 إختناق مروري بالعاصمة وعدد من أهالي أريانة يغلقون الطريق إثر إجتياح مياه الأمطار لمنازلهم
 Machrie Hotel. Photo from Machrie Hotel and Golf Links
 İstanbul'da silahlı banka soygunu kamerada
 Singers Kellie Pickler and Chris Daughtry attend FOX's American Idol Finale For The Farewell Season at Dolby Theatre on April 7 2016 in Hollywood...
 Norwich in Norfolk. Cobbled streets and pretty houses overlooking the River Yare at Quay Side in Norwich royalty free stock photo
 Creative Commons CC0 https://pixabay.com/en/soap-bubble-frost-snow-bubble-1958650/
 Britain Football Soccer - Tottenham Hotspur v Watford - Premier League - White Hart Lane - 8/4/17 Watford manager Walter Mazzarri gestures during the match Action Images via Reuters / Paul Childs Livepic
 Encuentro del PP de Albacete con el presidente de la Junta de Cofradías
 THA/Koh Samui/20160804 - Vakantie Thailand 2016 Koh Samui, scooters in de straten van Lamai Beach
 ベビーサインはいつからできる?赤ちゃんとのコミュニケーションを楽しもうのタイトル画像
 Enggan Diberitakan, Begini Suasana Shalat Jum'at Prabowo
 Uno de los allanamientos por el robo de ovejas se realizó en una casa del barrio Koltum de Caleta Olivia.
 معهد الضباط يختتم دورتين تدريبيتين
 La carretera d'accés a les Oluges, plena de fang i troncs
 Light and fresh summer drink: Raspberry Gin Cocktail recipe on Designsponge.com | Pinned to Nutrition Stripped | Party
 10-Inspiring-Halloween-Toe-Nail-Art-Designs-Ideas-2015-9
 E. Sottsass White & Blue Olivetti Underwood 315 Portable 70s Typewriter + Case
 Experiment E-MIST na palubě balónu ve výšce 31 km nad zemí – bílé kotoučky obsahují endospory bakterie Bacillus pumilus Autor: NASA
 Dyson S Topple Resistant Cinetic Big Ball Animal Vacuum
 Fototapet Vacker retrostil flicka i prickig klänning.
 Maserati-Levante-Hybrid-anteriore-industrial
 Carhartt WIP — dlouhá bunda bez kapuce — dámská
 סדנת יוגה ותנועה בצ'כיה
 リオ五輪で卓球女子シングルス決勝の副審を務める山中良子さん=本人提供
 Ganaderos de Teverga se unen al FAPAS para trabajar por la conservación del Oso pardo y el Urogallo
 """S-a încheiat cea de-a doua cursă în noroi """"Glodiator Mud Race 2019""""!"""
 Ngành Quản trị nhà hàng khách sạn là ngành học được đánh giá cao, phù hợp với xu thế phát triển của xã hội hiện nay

^^^^

Task details => Copy out the entire material verbatim.

Reply =>
 إختناق مروري بالعاصمة وعدد من أهالي أريانة يغلقون الطريق إثر إجتياح مياه الأمطار لمنازلهم
 Machrie Hotel. Photo from Machrie Hotel and Golf Links
 İstanbul'da silahlı banka soygunu kamerada
 Singers Kellie Pickler and Chris Daughtry attend FOX's American Idol Finale For The Farewell Season at Dolby Theatre on April 7 2016 in Hollywood...
 Norwich in Norfolk. Cobbled streets and pretty houses overlooking the River Yare at Quay Side in Norwich royalty free stock photo
 Creative Commons CC0 https://pixabay.com/en/soap-bubble-frost-snow-bubble-1958650/
 Britain Football Soccer - Tottenham Hotspur v Watford - Premier League - White Hart Lane - 8/4/17 Watford manager Walter Mazzarri gestures during the match Action Images via Reuters / Paul Childs Livepic
 Encuentro del PP de Albacete con el presidente de la Junta de Cofradías
 THA/Koh Samui/20160804 - Vakantie Thailand 2016 Koh Samui, scooters in de straten van Lamai Beach
 ベビーサインはいつからできる?赤ちゃんとのコミュニケーションを楽しもうのタイトル画像
 Enggan Diberitakan, Begini Suasana Shalat Jum'at Prabowo
 Uno de los allanamientos por el robo de ovejas se realizó en una casa del barrio Koltum de Caleta Olivia.
 معهد الضباط يختتم دورتين تدريبيتين
 La carretera d'accés a les Oluges, plena de fang i troncs
 Light and fresh summer drink: Raspberry Gin Cocktail recipe on Designsponge.com | Pinned to Nutrition Stripped | Party
 10-Inspiring-Halloween-Toe-Nail-Art-Designs-Ideas-2015-9
 E. Sottsass White & Blue Olivetti Underwood 315 Portable 70s Typewriter + Case
 Experiment E-MIST na palubě balónu ve výšce 31 km nad zemí – bílé kotoučky obsahují endospory bakterie Bacillus pumilus Autor: NASA
 Dyson S Topple Resistant Cinetic Big Ball Animal Vacuum
 Fototapet Vacker retrostil flicka i prickig klänning.
 Maserati-Levante-Hybrid-anteriore-industrial
 Carhartt WIP — dlouhá bunda bez kapuce — dámská
 סדנת יוגה ותנועה בצ'כיה
 リオ五輪で卓球女子シングルス決勝の副審を務める山中良子さん=本人提供
 Ganaderos de Teverga se unen al FAPAS para trabajar por la conservación del Oso pardo y el Urogallo
 """S-a încheiat cea de-a doua cursă în noroi """"Glodiator Mud Race 2019""""!"""
 Ngành Quản trị nhà hàng khách sạn là ngành học được đánh giá cao, phù hợp với xu thế phát triển của xã hội hiện nay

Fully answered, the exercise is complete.